====== Te lezen tekst ======

Heeft de wereld een Centraal Bureau voor de Statistiek?
Hoelang duurt het gemiddeld om een bedrijf op te starten in Guinee-Bissau? Hoeveel wegdek ligt er in Bolivia? Hoeveel arme mensen zijn er in Vietnam? Gegevens over de stand van het land in de verste uithoeken van de wereld zijn vandaag de dag beschikbaar voor iedereen met een computer en een internetverbinding. Maar hoe komen al die data eigenlijk tot stand?
‘Armoede gehalveerd.’ ‘Vijf van de tien snelst groeiende economieën ligt in Afrika.’ Het zijn krantenkoppen die bijna dagelijks langsflitsen. Ze worden vaak gebaseerd op data van internationale organisaties zoals de Verenigde Naties (VN), de Wereldbank of het Internationaal Monetair Fonds (IMF). Van kindersterfte tot economische groei, van ontbossing tot werkloosheid: zij maken er een mooie tabel van waarin het verschijnsel per land kan worden vergeleken. Maar hoe komen die data eigenlijk tot stand?

====== Fragment uit dataset ======

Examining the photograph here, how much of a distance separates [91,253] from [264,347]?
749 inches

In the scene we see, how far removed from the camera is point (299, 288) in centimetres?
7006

======

(Opdracht): Geef het vervolg van de tekst over de herkomst van internationale statistieken, aansluitend op de laatste zin. De lijst komt uit een andere bron.

(Verwacht antwoord):
Waarom waren data ook alweer belangrijk?
Data zijn voor beleidsmakers als een kompas voor een zeeman. De informatie helpt ze om het land op de juiste koers te houden of om op een betere koers aan te sturen. Data helpen ook bij het evalueren van beleidsmaatregelen. Wil je bijvoorbeeld weten of een investering in gezondheidszorg heeft geleid tot minder malariadoden? Dan heb je data nodig over waar en hoeveel geïnvesteerd is en over hoeveel mensen de afgelopen jaren gestorven zijn aan malaria. De primaire verantwoordelijkheid voor het verzamelen van nationale data ligt bij de statistiekbureaus van de betreffende landen. Bij ons is dat het Centraal Bureau voor de Statistiek (CBS).
Heeft de wereld ook een CBS?
Sinds de oprichting van de Verenigde Naties is dataverzameling geen exclusief nationale aangelegenheid meer. Helemaal boven aan de internationale hiërarchie der cijferaars staat de Statistische Commissie van de VN. Dat is het hoogste orgaan van het internationale statistische systeem, waarin de nationale statistiekbureaus vertegenwoordigd zijn. Elk jaar komen de leden samen om te beslissen over internationale standaarden en methodes voor het verzamelen van data. Dit jaar hadden ze het bijvoorbeeld over Big Data, gegevens over vluchtelingen en handelsdata.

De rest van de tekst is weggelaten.